Why does this matter? For two main reasons:

First, had those barrels not been exported, U.S. inventories would have risen by 128.6m bbl, hitting never before seen levels.

Second, the surge in U.S. exports is contributing to growing inventory levels elsewhere. According to Lee, stocks in the key European storage hub of ARA, or Amsterdam-Rotterdam-Antwerp region, are up 5.5 million barrels since the end of February, Genscape data show. Separately, while Chinese government data, notoriously unreliable when it comes to oil flow data, show commercial stockpiles almost unchanged between the end of February and the end of May, oil exports to Asia's biggest economy have soared. In the first four months of 2017, 55 million barrels of crude and products flowed from the U.S. to China - more than the first nine months of 2016. Here the 2 billion barrel question is just how much crude is truly stored in China's SPR...

According to London-based consultancy Facts Global Energy, global oil inventories on land are "no lower now than when the output cutback deal was implemented in January." Which means that when one nets out total inventories around the globe, OPEC has failed to make even a dent in net stocks. Worse, the recent reduction in the volume of oil stored on tankers has been entirely offset by an increase in the volume in transit.
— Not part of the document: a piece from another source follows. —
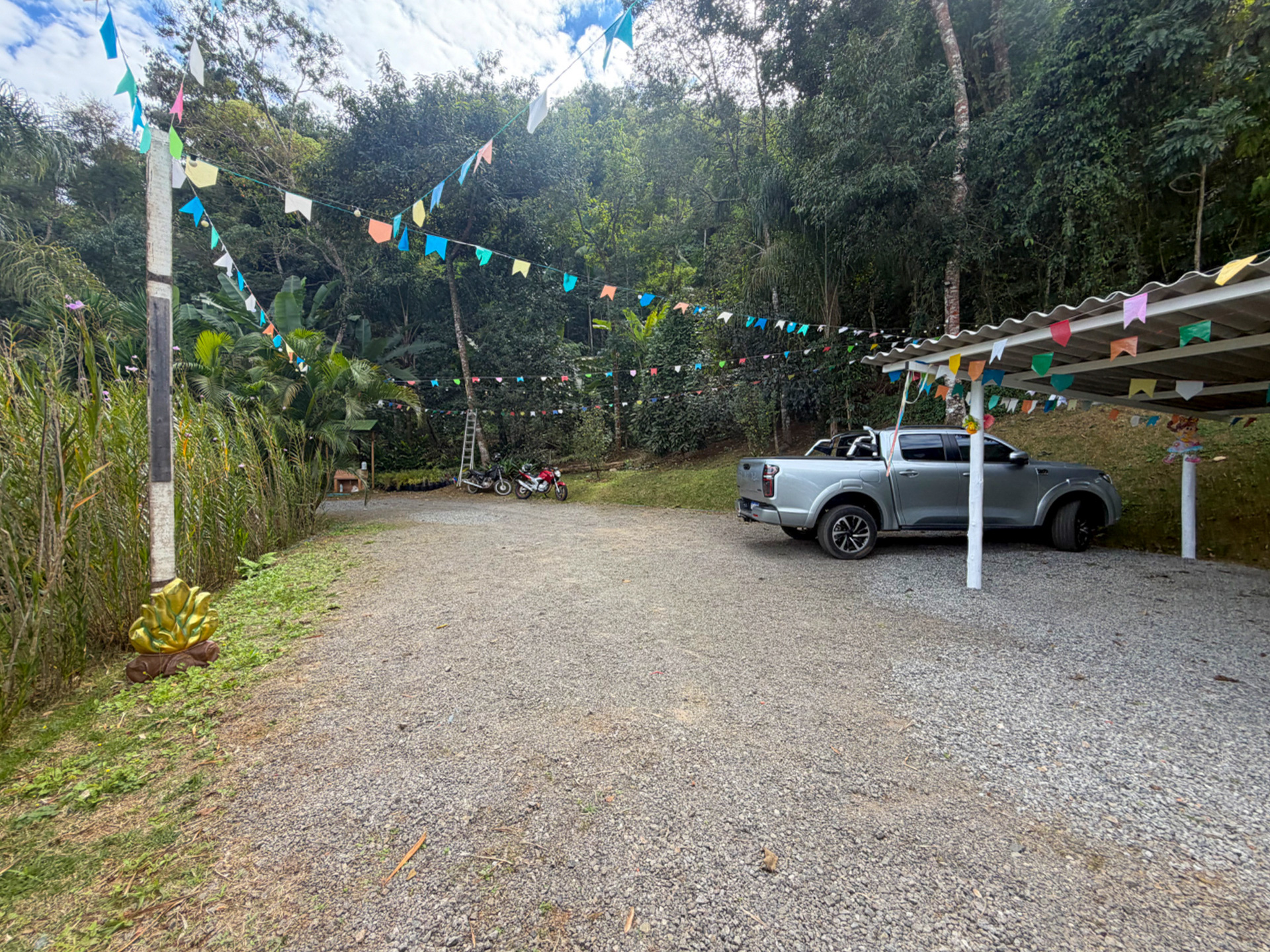 Terreno 711m², Novo Horizonte. Plano, em condomínio com verde., foto 10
Lee's conclusion: "Oil bulls will probably welcome the big drop in U.S. inventories. But it's too early to send the bears into hibernation." As for the alternative, it may be too late for some oil bulls: as we reported over the weekend, one of the world's most famous oil cheerleaders, Astenback's Andy Hall, just threw in the towel last week, warning that any bounce in oil will likely be capped for years to come.